**Records for this task**:
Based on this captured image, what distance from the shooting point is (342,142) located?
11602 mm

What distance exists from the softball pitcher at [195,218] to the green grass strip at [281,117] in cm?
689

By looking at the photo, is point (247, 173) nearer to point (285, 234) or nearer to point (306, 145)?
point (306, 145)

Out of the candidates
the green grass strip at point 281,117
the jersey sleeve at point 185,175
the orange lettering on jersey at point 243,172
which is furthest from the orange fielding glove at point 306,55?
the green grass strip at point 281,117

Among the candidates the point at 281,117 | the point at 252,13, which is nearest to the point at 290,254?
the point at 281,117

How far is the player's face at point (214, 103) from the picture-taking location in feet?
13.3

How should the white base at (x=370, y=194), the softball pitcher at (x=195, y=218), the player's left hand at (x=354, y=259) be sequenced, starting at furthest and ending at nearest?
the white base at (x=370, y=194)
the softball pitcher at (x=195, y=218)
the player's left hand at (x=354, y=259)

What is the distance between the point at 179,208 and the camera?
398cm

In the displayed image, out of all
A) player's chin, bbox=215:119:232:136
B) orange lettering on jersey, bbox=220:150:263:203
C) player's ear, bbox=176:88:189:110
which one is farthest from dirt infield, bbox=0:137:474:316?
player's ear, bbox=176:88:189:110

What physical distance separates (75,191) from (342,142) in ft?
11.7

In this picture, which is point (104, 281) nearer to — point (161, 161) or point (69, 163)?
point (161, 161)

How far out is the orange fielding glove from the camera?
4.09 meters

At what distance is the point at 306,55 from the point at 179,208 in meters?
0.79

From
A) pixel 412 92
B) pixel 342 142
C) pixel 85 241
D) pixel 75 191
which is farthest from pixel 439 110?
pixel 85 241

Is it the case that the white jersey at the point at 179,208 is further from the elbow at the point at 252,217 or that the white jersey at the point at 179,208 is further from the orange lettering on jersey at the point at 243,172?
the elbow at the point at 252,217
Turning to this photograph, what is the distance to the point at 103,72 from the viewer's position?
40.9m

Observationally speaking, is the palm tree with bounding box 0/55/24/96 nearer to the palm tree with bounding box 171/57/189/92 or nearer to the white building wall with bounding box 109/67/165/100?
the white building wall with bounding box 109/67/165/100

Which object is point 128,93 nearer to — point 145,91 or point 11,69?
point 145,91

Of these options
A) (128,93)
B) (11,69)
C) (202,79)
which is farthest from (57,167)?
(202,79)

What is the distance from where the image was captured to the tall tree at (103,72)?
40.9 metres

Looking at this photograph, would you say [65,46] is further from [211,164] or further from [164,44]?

**Task brief**: Your task is to retype all of the records exactly.

**Output for this exercise**:
Based on this captured image, what distance from the shooting point is (342,142) located?
11602 mm

What distance exists from the softball pitcher at [195,218] to the green grass strip at [281,117] in cm?
689

By looking at the photo, is point (247, 173) nearer to point (285, 234) or nearer to point (306, 145)?
point (306, 145)

Out of the candidates
the green grass strip at point 281,117
the jersey sleeve at point 185,175
the orange lettering on jersey at point 243,172
which is furthest from the orange fielding glove at point 306,55?
the green grass strip at point 281,117

Among the candidates the point at 281,117 | the point at 252,13, which is nearest to the point at 290,254?
the point at 281,117

How far is the player's face at point (214, 103) from the picture-taking location in feet?
13.3

How should the white base at (x=370, y=194), the softball pitcher at (x=195, y=218), the player's left hand at (x=354, y=259) be sequenced, starting at furthest and ending at nearest?
the white base at (x=370, y=194)
the softball pitcher at (x=195, y=218)
the player's left hand at (x=354, y=259)

What is the distance between the point at 179,208 and the camera?
398cm

In the displayed image, out of all
A) player's chin, bbox=215:119:232:136
B) orange lettering on jersey, bbox=220:150:263:203
C) player's ear, bbox=176:88:189:110
which one is farthest from dirt infield, bbox=0:137:474:316?
player's ear, bbox=176:88:189:110

What physical distance separates (75,191) from (342,142) in ft?
11.7

In this picture, which is point (104, 281) nearer to — point (161, 161) or point (69, 163)?
point (161, 161)

How far out is the orange fielding glove from the camera?
4.09 meters

At what distance is the point at 306,55 from the point at 179,208 in meters?
0.79

From
A) pixel 412 92
B) pixel 342 142
C) pixel 85 241
D) pixel 75 191
which is farthest from pixel 439 110?
pixel 85 241

Is it the case that the white jersey at the point at 179,208 is further from the elbow at the point at 252,217 or that the white jersey at the point at 179,208 is further from the orange lettering on jersey at the point at 243,172?
the elbow at the point at 252,217
Turning to this photograph, what is the distance to the point at 103,72 from the viewer's position?
40.9m

Observationally speaking, is the palm tree with bounding box 0/55/24/96 nearer to the palm tree with bounding box 171/57/189/92 or nearer to the white building wall with bounding box 109/67/165/100?
the white building wall with bounding box 109/67/165/100

Which object is point 128,93 nearer to — point 145,91 or point 11,69?
point 145,91

Of these options
A) (128,93)
B) (11,69)
C) (202,79)
which is farthest from (57,167)?
(202,79)

What is the distance from where the image was captured to the tall tree at (103,72)?
40.9 metres

Looking at this photograph, would you say [65,46] is further from [211,164] or further from [164,44]?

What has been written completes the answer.